Homelessness in Luton - How funding silos end up costing more and doing less

Today I met NOAH Enterprise in Luton - great, great, great.

 NOAH work with homeless people in a number of ways: they arrange housing;  feed people; run a drop in medical centre; counsel and support people, run a social enterprise employing homeless people;  run shops selling furniture and provide services to local authorities fitting out social housing with value for money furniture.

NOAH work with people where they are - and move them towards a future that is more sustainable.  Many find work - many start living in settled accommodation - some stop drinking at a level that is harmful.

We started a conversation around the statutory services that NOAH's clients are accessing and the combined cost. One person they worked with accessed emergency health care on almost a weekly basis because he wasn't accessing GP services and was regularly in contact with the criminal justice system (it costs the state an average of £68,000 for someone to be convicted of an offence - any offence). And this is before the cost of benefits is factored in.

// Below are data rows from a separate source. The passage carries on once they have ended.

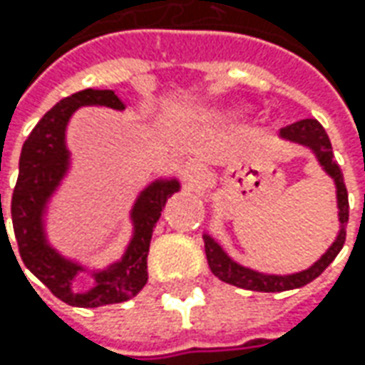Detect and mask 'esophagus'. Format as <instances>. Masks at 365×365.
Segmentation results:
<instances>
[{
	"label": "esophagus",
	"instance_id": "1",
	"mask_svg": "<svg viewBox=\"0 0 365 365\" xmlns=\"http://www.w3.org/2000/svg\"><path fill=\"white\" fill-rule=\"evenodd\" d=\"M180 176L187 185H201L207 176V168L199 160H189L182 164Z\"/></svg>",
	"mask_w": 365,
	"mask_h": 365
}]
</instances>
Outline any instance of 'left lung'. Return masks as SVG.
<instances>
[{
    "label": "left lung",
    "instance_id": "8db88e82",
    "mask_svg": "<svg viewBox=\"0 0 365 365\" xmlns=\"http://www.w3.org/2000/svg\"><path fill=\"white\" fill-rule=\"evenodd\" d=\"M280 135L287 138L290 142H299L309 146L317 154L319 162L323 164V168L327 170V175L335 180L337 185V205H339V221L341 225L347 223L349 219V201H347V189H345L344 175L339 164L333 160V148H331L329 135L325 133L323 125L317 120H301L290 123L287 128L280 130ZM345 242V232L337 235V240L333 242L327 254L323 258L315 262V266H311L309 270L299 274H290V276H268V274H259L244 268L240 264H235L233 259L227 258V254L219 247L209 235H205V252H207V259H209V268L211 272L217 276L219 280L233 284L237 288H245V290H256V292H282V290H292V288H301L309 282H313L319 274L323 272L335 256L341 252Z\"/></svg>",
    "mask_w": 365,
    "mask_h": 365
}]
</instances>
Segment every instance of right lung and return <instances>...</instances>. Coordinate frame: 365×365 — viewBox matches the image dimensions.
<instances>
[{"mask_svg":"<svg viewBox=\"0 0 365 365\" xmlns=\"http://www.w3.org/2000/svg\"><path fill=\"white\" fill-rule=\"evenodd\" d=\"M81 106H106L113 109L125 107L113 91L85 89L64 97L36 123L21 146L20 175L11 195V223L21 262L36 278H40L48 287L56 299L77 307H101L130 301L146 287L148 250L152 232L160 219L166 199L178 190V182L156 180L140 195L132 211L135 233L123 259L111 270L97 274V287L87 294L73 292L71 282L75 280L81 266L63 259L46 244L42 232V209L66 170L68 152L64 148V128L73 111ZM4 225L6 221L1 213V227Z\"/></svg>","mask_w":365,"mask_h":365,"instance_id":"add662e5","label":"right lung"}]
</instances>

NOAH worked to arrange access to a GP and control the medical condition - so no more trips to A&E. A more settled lifestyle and a routine meant that he stopped coming into contact with the police. And at a point that is right, he may find work and move off benefits.

The savings, then are potentially huge for a range of agencies - Police, DWP, PCT. But invariably the funding comes from only one place - a local authority, or DWP. And when the funding goes, all to often the project ends (although not in the case of NOAH which is doing well).

So a 'saving' for one agency becomes a cost for another - for the PCT, as the person starts once again to use A&E services instead of managing a medical condition, or the police as low level crime and chaos takes over once again.

How, in Luton, do we work to bring together all stakeholders to address this? What are the most pressing problems? And what is the true cost of this to all agencies? How to we engage all of these agencies? What is the role of community groups - how can they help?

And what is the process by which we can break down the funding silos and make sure that the resources we have are directed at the whole problem,  not just a part of it?